По христианской морали, по Достоевскому, по которому счастье мира не стоит слезы ребенка...
Вот почему безнравственны самооправдания мои и подобных мне.
Т., Москва".
ПУТЬ В МЫШЕЛОВКУ
Однажды вдруг влетает домой мой товарищ.
- Есть важный разговор, - взволнованно начинает он и замечает, что у меня гости. - Можешь выйти?
Был вечер, осень, шел противный дождь, и я понял: случилось что-то настолько важное, что человек поехал в такую собачью погоду ко мне, на окраину Москвы, что не мог об этом важном сказать по телефону, что даже добравшись до меня - решил сказать что-то чрезвычайно важное на улице, подальше от чужих глаз и ушей.
Мы вышли.
Что случилось? - помню, нетерпеливо и нервно спросил я.
- Сегодня я шел около площади Дзержинского и увидел, как из подъезда Лубянки выходит, знаешь, кто?
- И кто?
- Р.... - назвал он имя нашего общего товарища, тогда, в начале семидесятых, такого же начинающего журналиста, какими мы были и сами...
Хотел было написать, что сейчас, зная, чем все закончилось, без смеха не могу вспоминать эту историю, но вряд ли это было бы правдой. Тогда-то, молодыми, мы не смеялись! Напротив! Сколько переживаний навалилось на нас тогда. Р.? Неужели? Среди нас? Как он мог?
Не думаю, что мы, совсем юные журналисты, только-только закончившие школу, в то время были интересны хоть какому-то, самому захудалому оперу КГБ (хотя, скорее всего, в то время мы были в этом абсолютно уверены). Нет, другое так перевернуло наши души: предательство близкого человека, и помню еще, целый вечер мы долго обсуждали, как утром встретимся с Р., как посмотрим на него, зная его страшную тайну, и отведет ли он глаза, поймав в наших взглядах знание этой тайны.

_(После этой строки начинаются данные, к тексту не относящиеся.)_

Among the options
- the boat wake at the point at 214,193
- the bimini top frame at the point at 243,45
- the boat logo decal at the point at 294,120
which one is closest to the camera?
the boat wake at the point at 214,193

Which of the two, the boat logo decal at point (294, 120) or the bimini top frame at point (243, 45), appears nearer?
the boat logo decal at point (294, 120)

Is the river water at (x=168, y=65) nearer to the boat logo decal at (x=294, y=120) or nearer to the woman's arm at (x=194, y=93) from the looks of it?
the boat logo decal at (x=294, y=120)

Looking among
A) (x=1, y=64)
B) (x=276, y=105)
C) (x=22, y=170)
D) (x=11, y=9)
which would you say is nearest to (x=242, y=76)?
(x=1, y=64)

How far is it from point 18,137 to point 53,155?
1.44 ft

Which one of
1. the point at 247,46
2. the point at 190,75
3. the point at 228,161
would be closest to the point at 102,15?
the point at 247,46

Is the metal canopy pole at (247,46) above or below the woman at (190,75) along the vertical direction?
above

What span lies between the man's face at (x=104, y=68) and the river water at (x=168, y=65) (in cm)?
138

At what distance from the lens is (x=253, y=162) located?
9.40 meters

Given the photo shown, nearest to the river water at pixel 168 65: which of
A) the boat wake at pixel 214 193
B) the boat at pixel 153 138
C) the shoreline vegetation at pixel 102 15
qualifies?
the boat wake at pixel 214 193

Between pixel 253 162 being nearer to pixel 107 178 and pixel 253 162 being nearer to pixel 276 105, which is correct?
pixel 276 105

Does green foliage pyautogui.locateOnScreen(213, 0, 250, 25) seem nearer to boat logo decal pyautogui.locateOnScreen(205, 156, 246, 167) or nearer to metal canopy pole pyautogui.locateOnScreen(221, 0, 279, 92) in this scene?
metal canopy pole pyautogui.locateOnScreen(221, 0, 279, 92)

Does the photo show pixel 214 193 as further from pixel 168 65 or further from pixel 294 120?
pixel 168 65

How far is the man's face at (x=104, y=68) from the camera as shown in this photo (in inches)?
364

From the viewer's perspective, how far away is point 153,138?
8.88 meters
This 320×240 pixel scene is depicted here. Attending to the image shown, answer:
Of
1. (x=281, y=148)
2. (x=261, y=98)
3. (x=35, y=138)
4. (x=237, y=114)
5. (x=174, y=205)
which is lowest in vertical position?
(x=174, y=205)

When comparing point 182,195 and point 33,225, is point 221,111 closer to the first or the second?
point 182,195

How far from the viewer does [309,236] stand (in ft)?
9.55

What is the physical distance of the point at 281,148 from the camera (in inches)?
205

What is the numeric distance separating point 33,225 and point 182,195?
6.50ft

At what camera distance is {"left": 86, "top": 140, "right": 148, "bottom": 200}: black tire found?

К счастью, уже утром все разъяснилось самим Р., когда он радостно сообщил, что вчера посетил Лубянку, сожалея лишь о том, что его не пустили дальше вестибюля: оказывается, ему поручили написать какую-то ерунду о пограничниках и там, в подъезде, в котором располагались погранвойска, какой-то клерк из политотдела должен был передать ему какую-то справку.